Information was gathered as part of CRACKLE-2, a prospective, multicenter, cohort study concerning CREs in the United States. The study population included patients from 49 US hospitals with clinical cultures positive for CDC-defined CRE from April 30, 2016 through August 31, 2017.
The study team assessed cases with a desirability of outcome ranking (DOOR) at 30 days after index culture. CDC-defined CRE were broken into 3 subset categories: carbapenemase-producing, non-carbapenemase-producing, and unconfirmed CRE.
Unconfirmed CREs were pathogens reported as CRE but found susceptible to carbapenems in 2 central laboratories. The need for this category was itself a major finding of the study, as these made up 22% of isolates.
"We were fully expecting to see carbapenemase-producing CRE and non-carbapenemase-producing CRE. What we had not expected was that there would be a significant subset of CRE that when we brought them back to our research labs would not be resistant to carbapenems at all in that setting," investigator David van Duin, MD, PhD, Associate Professor of Medicine at the UNC School of Medicine, told Contagion®.
A total of 1040 patients with unique isolates were included in the analysis, 449 with infection and 591 with colonization. CRE admission was 57 per 100,000 admissions (95% Confidence interval [CI] 45-71).

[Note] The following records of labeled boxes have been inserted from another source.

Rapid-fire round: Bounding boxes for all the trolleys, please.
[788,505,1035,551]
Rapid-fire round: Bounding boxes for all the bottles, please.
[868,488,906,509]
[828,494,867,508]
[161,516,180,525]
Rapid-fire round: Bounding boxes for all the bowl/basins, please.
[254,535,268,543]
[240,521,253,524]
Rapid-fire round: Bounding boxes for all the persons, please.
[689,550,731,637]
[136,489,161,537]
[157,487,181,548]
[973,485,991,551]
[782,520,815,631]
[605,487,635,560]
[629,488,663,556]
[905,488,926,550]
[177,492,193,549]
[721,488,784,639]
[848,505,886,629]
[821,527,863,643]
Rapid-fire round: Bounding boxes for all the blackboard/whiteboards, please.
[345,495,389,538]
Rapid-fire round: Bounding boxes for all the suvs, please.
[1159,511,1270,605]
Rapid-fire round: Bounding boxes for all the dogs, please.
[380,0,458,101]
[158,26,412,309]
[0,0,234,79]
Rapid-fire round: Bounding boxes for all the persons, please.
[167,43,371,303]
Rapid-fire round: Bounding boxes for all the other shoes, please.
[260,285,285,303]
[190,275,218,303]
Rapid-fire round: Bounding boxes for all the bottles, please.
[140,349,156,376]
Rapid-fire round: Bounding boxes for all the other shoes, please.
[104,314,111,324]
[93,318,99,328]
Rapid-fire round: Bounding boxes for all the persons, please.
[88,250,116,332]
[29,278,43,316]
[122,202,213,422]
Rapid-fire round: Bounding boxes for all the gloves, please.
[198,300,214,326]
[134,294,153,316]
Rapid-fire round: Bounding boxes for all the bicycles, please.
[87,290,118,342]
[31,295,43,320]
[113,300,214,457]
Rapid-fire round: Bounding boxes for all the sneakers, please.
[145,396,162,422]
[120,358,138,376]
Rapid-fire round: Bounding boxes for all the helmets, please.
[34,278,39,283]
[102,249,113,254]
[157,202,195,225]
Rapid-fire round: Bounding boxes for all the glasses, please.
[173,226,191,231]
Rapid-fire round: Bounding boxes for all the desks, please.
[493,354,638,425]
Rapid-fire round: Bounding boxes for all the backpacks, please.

Carbapenemase-producing CRE made up 618 of 1040 isolates, or 59%. Non-carbapenemase-producing CRE made up 194 isolates (19%). The unconfirmed CRE constituted 228 (22%) of the isolates.
The most common carbapenemase-producing CRE was clonal group 258 Klebsiella pneumoniae. K pneumoniae belonging to clonal group 307 appeared to be increasing in prevalence.
Interestingly, DOOR outcomes were not significantly different between the 3 subsets. At 30 days, 107 (24%, 95% CI 20—28) patients with infection had died. At 90 days, mortality was 137 (31%, 95% CI 26–35).
“CPE [carbapenemase-producing Enterobacteriaceae] are generally considered of the greatest epidemiological interest for their association with poor outcomes and ability to spread rapidly throughout health-care systems. However, in this cohort, 41% of isolates that met CDC guidelines did not carry carbapenemase genes, and 22% were not carbapenem resistant upon centralized laboratory retesting,” study authors wrote.
It is noteworthy that DOOR outcomes were similar between groups. The authors suggest that CDC criteria may identify patients who are at high risk of mortality and readmission regardless of the underlying mechanism of carbapenem resistance.
"While the CDC definition is quite broad and includes this very heterogeneous group of organisms, it does seem to accurately identify those bacteria that
result in a high risk for poor outcomes," van Duin said.